Work to be completed:
Pull out every line of the data below that contains the string "grazing", matching case exactly.

====== Dataset excerpts

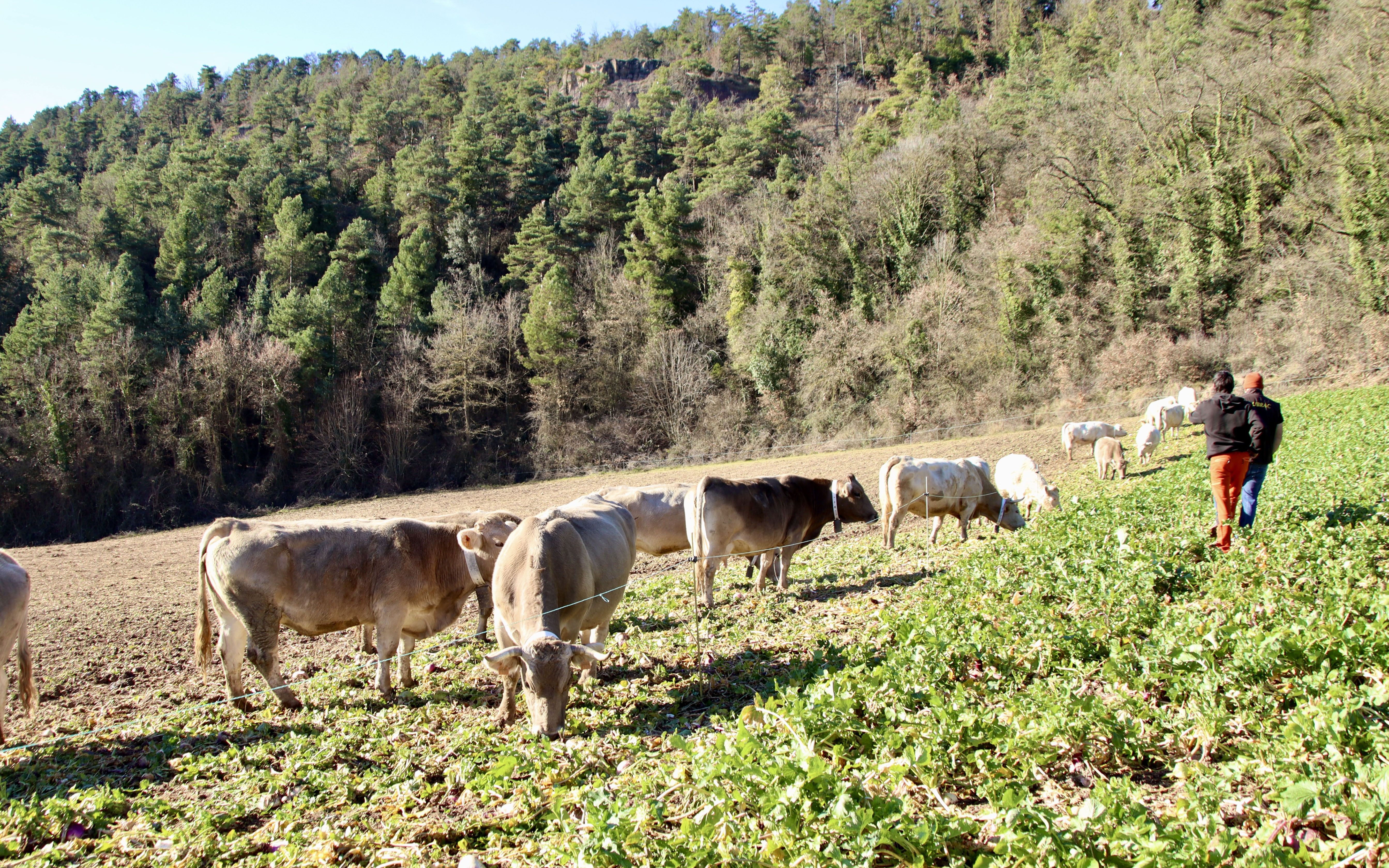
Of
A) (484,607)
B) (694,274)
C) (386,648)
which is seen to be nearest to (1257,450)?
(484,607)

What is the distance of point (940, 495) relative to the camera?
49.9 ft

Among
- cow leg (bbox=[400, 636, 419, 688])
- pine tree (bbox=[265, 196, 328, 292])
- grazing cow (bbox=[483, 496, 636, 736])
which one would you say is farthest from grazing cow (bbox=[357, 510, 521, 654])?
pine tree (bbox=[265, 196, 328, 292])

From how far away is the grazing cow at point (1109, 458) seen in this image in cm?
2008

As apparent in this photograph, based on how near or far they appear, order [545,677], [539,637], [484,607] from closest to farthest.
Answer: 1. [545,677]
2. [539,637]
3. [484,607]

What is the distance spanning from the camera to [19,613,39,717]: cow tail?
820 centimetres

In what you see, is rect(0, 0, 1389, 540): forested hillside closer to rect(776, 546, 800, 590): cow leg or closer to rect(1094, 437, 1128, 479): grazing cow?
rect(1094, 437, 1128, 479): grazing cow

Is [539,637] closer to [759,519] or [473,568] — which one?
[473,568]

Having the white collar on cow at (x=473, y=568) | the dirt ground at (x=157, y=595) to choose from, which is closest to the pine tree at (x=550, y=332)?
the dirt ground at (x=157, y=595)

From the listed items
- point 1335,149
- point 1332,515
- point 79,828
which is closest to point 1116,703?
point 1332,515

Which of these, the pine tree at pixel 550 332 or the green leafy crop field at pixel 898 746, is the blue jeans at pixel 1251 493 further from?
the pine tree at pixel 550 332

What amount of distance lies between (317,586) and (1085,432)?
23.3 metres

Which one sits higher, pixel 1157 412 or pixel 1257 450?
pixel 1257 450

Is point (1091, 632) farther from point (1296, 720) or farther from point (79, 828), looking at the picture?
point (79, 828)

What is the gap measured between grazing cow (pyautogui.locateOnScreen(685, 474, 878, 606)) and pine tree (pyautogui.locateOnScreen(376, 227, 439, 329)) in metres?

============

Task result:
- grazing cow (bbox=[483, 496, 636, 736])
which one would you say is farthest from grazing cow (bbox=[357, 510, 521, 654])?
From how far away is the grazing cow at point (1109, 458) seen in this image in cm?
In what you see, is rect(0, 0, 1389, 540): forested hillside closer to rect(776, 546, 800, 590): cow leg or closer to rect(1094, 437, 1128, 479): grazing cow?
rect(1094, 437, 1128, 479): grazing cow
What is the gap measured between grazing cow (pyautogui.locateOnScreen(685, 474, 878, 606)) and pine tree (pyautogui.locateOnScreen(376, 227, 439, 329)) in metres?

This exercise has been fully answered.